Jake Thurman

Résumé

Workout Tracker

Winter/Spring 2020

Github Repo Private. Let me know if you want access!

Live Application - No longer maintained.

As I worked out, I wanted a simple tool to help me track my progress. I couldn't find any tool that tracked quite what I wanted to track at that time.

I wrote out a couple of User Scenarios and condensed what felt like the key path into a single scenario through the application I wanted to build.

Joan wants to use a workout machine at her gym, but can't remember how much weight she usually lifts on this machine. Joan opens the app and types the name of the machine into the searchbar: "Leg Press". The activity comes up, and she quickly sees the last few weights and reps she has done on the machine along with her Max, and 90th percentile for the past year.

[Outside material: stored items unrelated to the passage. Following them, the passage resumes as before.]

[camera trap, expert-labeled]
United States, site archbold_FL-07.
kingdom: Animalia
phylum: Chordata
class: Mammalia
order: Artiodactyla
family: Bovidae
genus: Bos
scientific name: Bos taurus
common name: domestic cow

This is the application I built first, I made mockups and got going. The application was a simple list of activities that you could create, and choose the attributes you wanted to log. Each activity in the list would show a button to log a new workout, and the stats from your last activity with a link to see the full history and statistics (i.e., Max, Min, 90th Percentile).

Oh course, I continuously thought of more features that I kept a backlog of along with a list of known issues that I triaged as I saw fit -- After all, apart from my wife who I forced to use it too, I was the only user.

Staying focused on building the MVP of the app was difficult but rewarding, as it meant I was actually able to use the application in my own workouts as quickly as possible.

Later Additions

The most notable later addition to the feature was computed metrics. I allow you to add metrics to a workout rather than everything needing to be entered by the user. These are computed from a simple excel-like formula. For example, on my "Running" activity, I have a metric for "Average Page (min)" of "Miles/Minutes(Duration)"

Each formula is compiled into an Abstract Syntax Tree, tokenizing the formula and parsing it into a set of data structures that can be easily evaluated when a log entry is added. I learned a lot about compiler design through this process, and how much work really goes into it. I initially tried to do everything by hand for this process, and tried many different levels of writing out language specifications, but eventually I landed on using an open source library for the tokenization of the formula, and only owned the translation to my AST from there, and the evaluation that operates on that.

If I were to do this again I would have used parsimmon which has a much richer API, far less tied to excel's pattern.